• **TEXT SHOWN**
***

Tax Credit

Assault on the Mortgage Interest Deduction

The big news story this month has been  the perceived “Assault on the Mortgage Interest Deduction” …  It is clear that Americans overwhelmingly oppose any action by Congress that would serve to reduce or (God forbid) eliminate the mortgage interest deduction, which has remained sacrosanct since its inception in 1913.  But as Congress and the White House wrestle with looming deficit reduction challenges, nothing seems safe.

Housing was the leading victim as the overall economy began to falter seven years ago, and it therefore only stands to reason that housing can help lead this economy out of the doldrums. Any tax code change that hinders growth in real estate will serve to hinder growth throughout our entire economy.

The elimination of the mortgage interest deduction would unquestionably weaken demand which would in turn result in lower real estate values. That is to say nothing of the negative impact on millions of American taxpayers with home loans today. Consider that even a modest-sized home loan could result in a $10,000 annual tax deduction for the homeowner.  The tax impact of the elimination of the mortgage interest deduction would be devastating.  Email, write or phone Congress to let them know what you think!

Ed Smith is the the president of RE/MAX Coastal Properties. With 25 years in real estate sales, Ed serves as President-Elect of Emerald Coast Association of Realtors and a Director at Florida Realtor. Ed and wife Terri are ranked among the top RE/MAX teams in Florida, year after year.


A recent U.S. Tax Court ruling clarified the IRS position that the $1.1 million limit for mortgage interest deduction applies per residence and not per taxpayer as some high-priced homeowners were hoping.

A married homeowner filing jointly can have fullly deductible interest on a mortgage of up to $1,000,000 of acquisition debt and up to an additional $100,000 of home equity debt. If the married couple files separately, each party is limited to deducting the interest on half of those maximum amounts.

The court case came about when two unmarried individuals who owned a home together as joint tenants felt that they were entitled to deduct the interest on $1.1 million of debt each. IRS did not agree with their understanding and neither did the Tax Court. The Court ruled that the limits apply per residence, not per taxpayer even if a home is co-owned by unmarried taxpayers.

***

In the text on the mortgage interest deduction, does the Tax Court's $1.1 million limit apply per taxpayer or per residence?

***

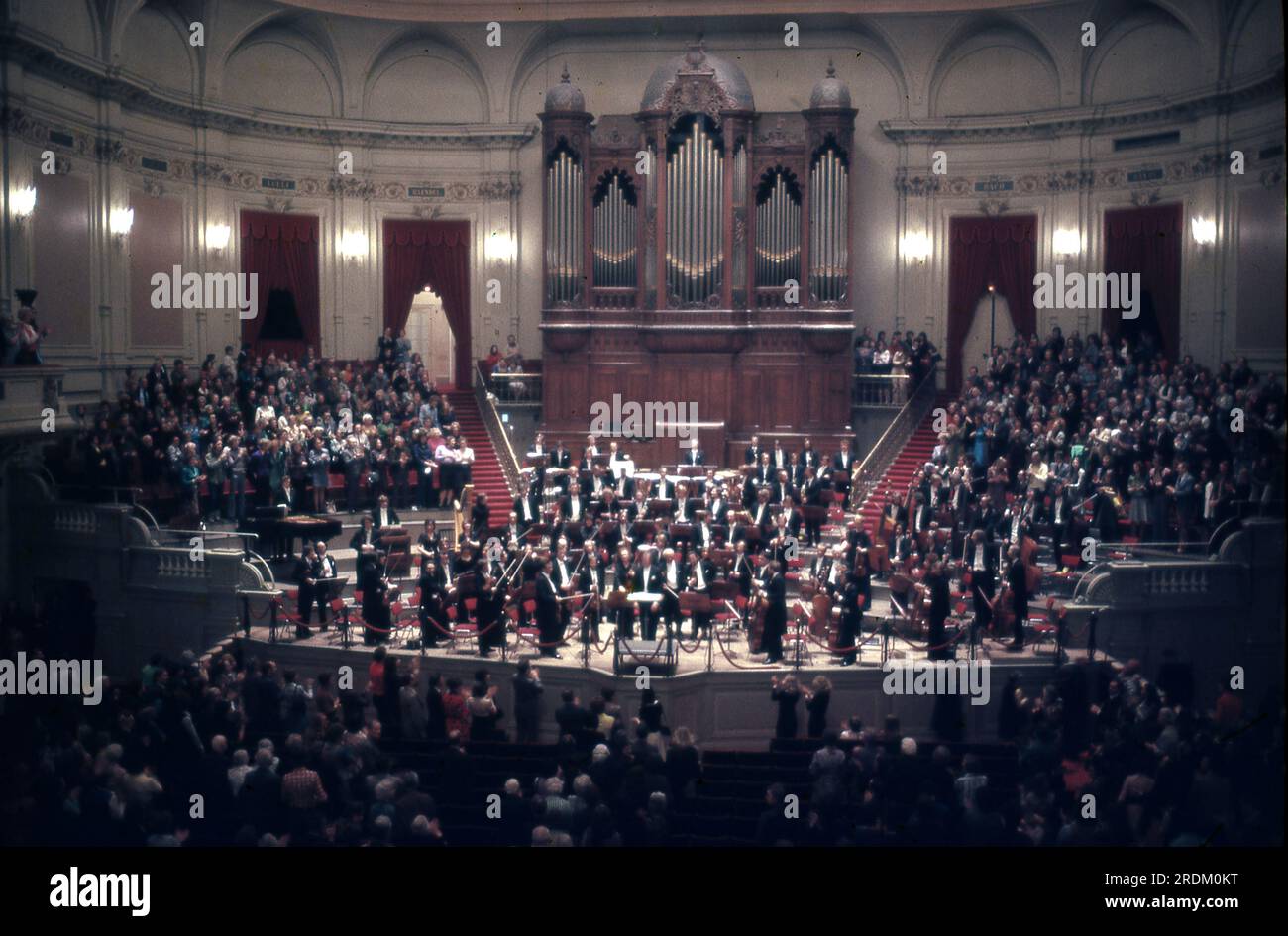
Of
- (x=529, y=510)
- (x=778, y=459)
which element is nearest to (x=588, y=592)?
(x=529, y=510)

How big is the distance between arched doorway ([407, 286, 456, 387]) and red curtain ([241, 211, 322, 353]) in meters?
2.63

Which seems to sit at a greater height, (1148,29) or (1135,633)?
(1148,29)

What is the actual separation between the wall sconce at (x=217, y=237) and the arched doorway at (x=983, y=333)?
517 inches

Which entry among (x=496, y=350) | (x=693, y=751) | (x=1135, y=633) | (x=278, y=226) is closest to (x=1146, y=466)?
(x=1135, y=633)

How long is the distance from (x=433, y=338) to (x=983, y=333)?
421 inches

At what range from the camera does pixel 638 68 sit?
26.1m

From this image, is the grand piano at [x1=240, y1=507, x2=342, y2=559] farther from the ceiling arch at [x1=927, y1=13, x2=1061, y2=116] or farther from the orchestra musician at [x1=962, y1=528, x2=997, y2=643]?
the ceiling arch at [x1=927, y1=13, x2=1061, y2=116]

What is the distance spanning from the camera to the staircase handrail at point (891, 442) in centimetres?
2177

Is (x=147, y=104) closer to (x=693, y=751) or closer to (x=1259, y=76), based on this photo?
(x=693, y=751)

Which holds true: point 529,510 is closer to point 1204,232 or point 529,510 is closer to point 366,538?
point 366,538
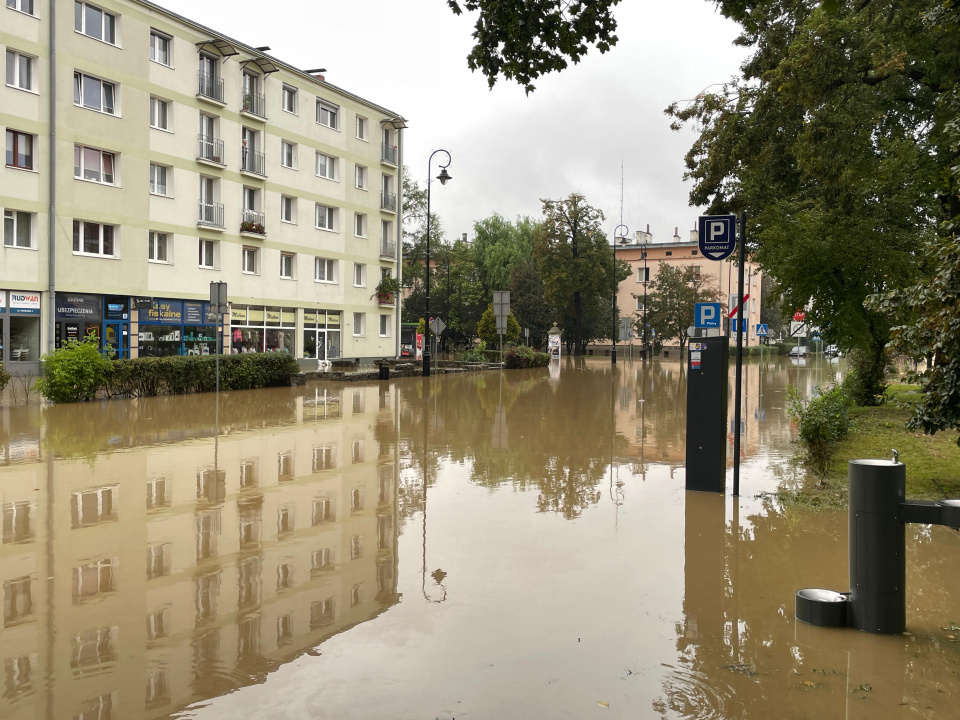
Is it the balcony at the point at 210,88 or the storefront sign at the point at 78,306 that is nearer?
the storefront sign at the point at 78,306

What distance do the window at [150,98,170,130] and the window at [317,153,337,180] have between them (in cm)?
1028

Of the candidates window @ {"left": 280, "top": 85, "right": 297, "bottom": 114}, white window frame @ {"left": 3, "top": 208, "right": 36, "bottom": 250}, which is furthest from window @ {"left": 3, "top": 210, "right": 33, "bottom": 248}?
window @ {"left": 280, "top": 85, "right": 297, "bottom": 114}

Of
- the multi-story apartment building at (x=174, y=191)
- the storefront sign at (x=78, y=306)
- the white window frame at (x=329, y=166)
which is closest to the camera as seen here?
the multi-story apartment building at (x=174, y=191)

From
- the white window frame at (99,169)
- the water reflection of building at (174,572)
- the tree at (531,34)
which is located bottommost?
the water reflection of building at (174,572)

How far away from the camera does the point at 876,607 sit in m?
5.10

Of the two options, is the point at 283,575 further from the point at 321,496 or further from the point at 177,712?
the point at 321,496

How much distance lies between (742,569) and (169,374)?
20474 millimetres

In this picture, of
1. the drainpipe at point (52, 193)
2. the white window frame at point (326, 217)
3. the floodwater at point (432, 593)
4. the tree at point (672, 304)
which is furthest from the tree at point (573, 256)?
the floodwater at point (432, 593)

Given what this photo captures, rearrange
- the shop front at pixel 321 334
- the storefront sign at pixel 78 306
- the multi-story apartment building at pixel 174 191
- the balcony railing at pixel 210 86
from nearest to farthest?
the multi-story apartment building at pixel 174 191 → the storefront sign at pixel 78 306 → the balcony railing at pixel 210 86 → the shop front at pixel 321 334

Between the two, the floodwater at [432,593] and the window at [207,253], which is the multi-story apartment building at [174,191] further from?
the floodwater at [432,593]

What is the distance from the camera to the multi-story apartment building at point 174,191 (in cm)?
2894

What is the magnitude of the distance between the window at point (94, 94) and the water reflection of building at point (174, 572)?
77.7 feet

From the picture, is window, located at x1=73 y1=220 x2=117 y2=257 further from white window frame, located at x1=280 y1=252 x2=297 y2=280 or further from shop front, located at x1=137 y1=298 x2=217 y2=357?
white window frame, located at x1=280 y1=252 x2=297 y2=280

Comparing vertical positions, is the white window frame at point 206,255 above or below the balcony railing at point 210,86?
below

***

• **WRITTEN ANSWER**
Per residence, not per taxpayer.